### SOURCE TEXT
------

By Zakia Soman & Noorjehan Safia Niaz

02 March, 2016
Sabrangindia.in

In our understanding the values of kindness, compassion and justice are the core values enshrined in the Quran. Clearly, hegemony is not an Islamic value and yet the experiences we have undergone in the course of our work in the last ten years give rise to certain fundamental questions.

Why are so many Muslims, particularly men, so hegemonic in their thinking? Why do most of them seem to think that reading, understanding and interpreting of the Quran is a sole male prerogative? They seem to think that Allah created men and women as unequal. This view of an unjust Allah is not acceptable to us and therein lies the crux of the Bharatiya Muslim Mahila Andolan’s (BMMA) existence.

Globally, eminent scholars such as the late professor Fatima Mernissi, Dr Amina Wadud, Dr Khalid Masood, Dr Ziba Mir Hosseini and several more have dedicated their lives to reading and interpreting the Quran to highlight that Allah is just and fair. Volumes have been written on the tawhidic framework about Allah as a uniting, harmonizing force. But the fact remains that these scholarly works that bring out the essence of Islam as a religion of peace and justice remain unheeded and are not referred to by large mass of people in Muslim societies.

Unfortunately, the dominant thought processes that control Muslim societies remain patriarchal. The traditions and practices followed are often in direct violation of the Quranic spirit of justice. The stranglehold of patriarchal hegemony in India and in South Asia has got exacerbated by the arrival of Salafi-Wahhabi ideologies that now threaten to become the mainstream in Muslim society. This ideology has led to further strengthening of the hegemony of patriarchal mindsets in our community. Practices such as triple talaq and halala are manifestations of this trend. But at the core of this thinking is a patriarchal mindset of male superiority and domination.

We want to refer here to the dominant common sense prevalent in the Indian Muslim community about men being superior to women. Islam gave equal rights to women over 1400 years ago; but have they been translated into reality? So long as the dominant common sense about male superiority dictates the mindsets and behavior of Muslims these rights will remain on paper.

In what has been a masterstroke the patriarchal forces have succeeded in attributing this subjugation and injustice to Islam through misinterpretations, distortions and lies. They have invented fiction, half-truths and references that equate women with cattle and allow the men to get away with the worst kind of atrocities against them. In the process they not only violate the basic tenets of Islam, they also help demonisation and stereotyping of the whole community.

They treat their wives, sisters, mothers and daughters unjustly and, even if unwittingly, help the Hindutva campaigns. The self-appointed custodians of Islam do greatest disservice to Muslims and to Islam. It is a pity that even some so-called educated Muslims blindly support these custodians thanks to the common sense about male superiority in Islam that they suffer from.

------

### Data excerpts

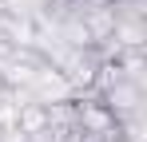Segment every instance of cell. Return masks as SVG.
<instances>
[{
	"label": "cell",
	"mask_w": 147,
	"mask_h": 142,
	"mask_svg": "<svg viewBox=\"0 0 147 142\" xmlns=\"http://www.w3.org/2000/svg\"><path fill=\"white\" fill-rule=\"evenodd\" d=\"M99 63H103L99 47H64L52 59V67L64 75V83L72 87V95H88L92 91V83L99 75Z\"/></svg>",
	"instance_id": "cell-1"
},
{
	"label": "cell",
	"mask_w": 147,
	"mask_h": 142,
	"mask_svg": "<svg viewBox=\"0 0 147 142\" xmlns=\"http://www.w3.org/2000/svg\"><path fill=\"white\" fill-rule=\"evenodd\" d=\"M72 115H76V126H80L84 134H92L96 142H119L115 115L99 103L96 95H76L72 99Z\"/></svg>",
	"instance_id": "cell-2"
}]
</instances>
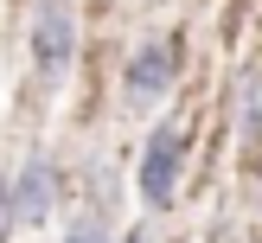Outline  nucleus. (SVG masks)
Returning a JSON list of instances; mask_svg holds the SVG:
<instances>
[{
  "mask_svg": "<svg viewBox=\"0 0 262 243\" xmlns=\"http://www.w3.org/2000/svg\"><path fill=\"white\" fill-rule=\"evenodd\" d=\"M179 173H186V128L160 122L147 141H141V160H135V192L147 211H166L179 198Z\"/></svg>",
  "mask_w": 262,
  "mask_h": 243,
  "instance_id": "nucleus-1",
  "label": "nucleus"
},
{
  "mask_svg": "<svg viewBox=\"0 0 262 243\" xmlns=\"http://www.w3.org/2000/svg\"><path fill=\"white\" fill-rule=\"evenodd\" d=\"M77 64V7L71 0H38L32 7V77L58 90Z\"/></svg>",
  "mask_w": 262,
  "mask_h": 243,
  "instance_id": "nucleus-2",
  "label": "nucleus"
},
{
  "mask_svg": "<svg viewBox=\"0 0 262 243\" xmlns=\"http://www.w3.org/2000/svg\"><path fill=\"white\" fill-rule=\"evenodd\" d=\"M173 83H179V38L173 32L141 38L128 51V64H122V102L128 109H154V102H166Z\"/></svg>",
  "mask_w": 262,
  "mask_h": 243,
  "instance_id": "nucleus-3",
  "label": "nucleus"
},
{
  "mask_svg": "<svg viewBox=\"0 0 262 243\" xmlns=\"http://www.w3.org/2000/svg\"><path fill=\"white\" fill-rule=\"evenodd\" d=\"M13 211H19L26 230L58 211V160H51L45 147H32L19 166H13Z\"/></svg>",
  "mask_w": 262,
  "mask_h": 243,
  "instance_id": "nucleus-4",
  "label": "nucleus"
},
{
  "mask_svg": "<svg viewBox=\"0 0 262 243\" xmlns=\"http://www.w3.org/2000/svg\"><path fill=\"white\" fill-rule=\"evenodd\" d=\"M237 147L243 160L262 166V64L256 58L237 71Z\"/></svg>",
  "mask_w": 262,
  "mask_h": 243,
  "instance_id": "nucleus-5",
  "label": "nucleus"
},
{
  "mask_svg": "<svg viewBox=\"0 0 262 243\" xmlns=\"http://www.w3.org/2000/svg\"><path fill=\"white\" fill-rule=\"evenodd\" d=\"M64 243H115V230H109V217H102V211H83L71 230H64Z\"/></svg>",
  "mask_w": 262,
  "mask_h": 243,
  "instance_id": "nucleus-6",
  "label": "nucleus"
},
{
  "mask_svg": "<svg viewBox=\"0 0 262 243\" xmlns=\"http://www.w3.org/2000/svg\"><path fill=\"white\" fill-rule=\"evenodd\" d=\"M19 230V211H13V173H0V243Z\"/></svg>",
  "mask_w": 262,
  "mask_h": 243,
  "instance_id": "nucleus-7",
  "label": "nucleus"
},
{
  "mask_svg": "<svg viewBox=\"0 0 262 243\" xmlns=\"http://www.w3.org/2000/svg\"><path fill=\"white\" fill-rule=\"evenodd\" d=\"M122 243H154V230H147V224H135V230H128Z\"/></svg>",
  "mask_w": 262,
  "mask_h": 243,
  "instance_id": "nucleus-8",
  "label": "nucleus"
},
{
  "mask_svg": "<svg viewBox=\"0 0 262 243\" xmlns=\"http://www.w3.org/2000/svg\"><path fill=\"white\" fill-rule=\"evenodd\" d=\"M256 192H262V186H256Z\"/></svg>",
  "mask_w": 262,
  "mask_h": 243,
  "instance_id": "nucleus-9",
  "label": "nucleus"
}]
</instances>
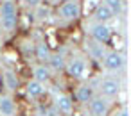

------

### EXERCISE TASKS
a) According to the essay on patriarchy among Indian Muslims, whose arriving ideologies have worsened patriarchal hegemony in India and South Asia?
b) Transcribe the listing word for word, from its first line through the line holding "nucleus. (SVG masks)", both ends included. Leave out the pictures.
This listing is unrelated to the essay on patriarchy among Indian Muslims.

### WRITTEN ANSWERS
a) Salafi-Wahhabi ideologies.

b)
Segment every instance of cell. Return masks as SVG.
<instances>
[{
	"label": "cell",
	"mask_w": 147,
	"mask_h": 142,
	"mask_svg": "<svg viewBox=\"0 0 147 142\" xmlns=\"http://www.w3.org/2000/svg\"><path fill=\"white\" fill-rule=\"evenodd\" d=\"M99 63H103L99 47H64L52 59V67L64 75V83L72 87V95H88L92 91V83L99 75Z\"/></svg>",
	"instance_id": "cell-1"
},
{
	"label": "cell",
	"mask_w": 147,
	"mask_h": 142,
	"mask_svg": "<svg viewBox=\"0 0 147 142\" xmlns=\"http://www.w3.org/2000/svg\"><path fill=\"white\" fill-rule=\"evenodd\" d=\"M72 115H76V126H80L84 134H92L96 142H119L115 115L99 103L96 95H76L72 99Z\"/></svg>",
	"instance_id": "cell-2"
}]
</instances>
Outline  nucleus. (SVG masks)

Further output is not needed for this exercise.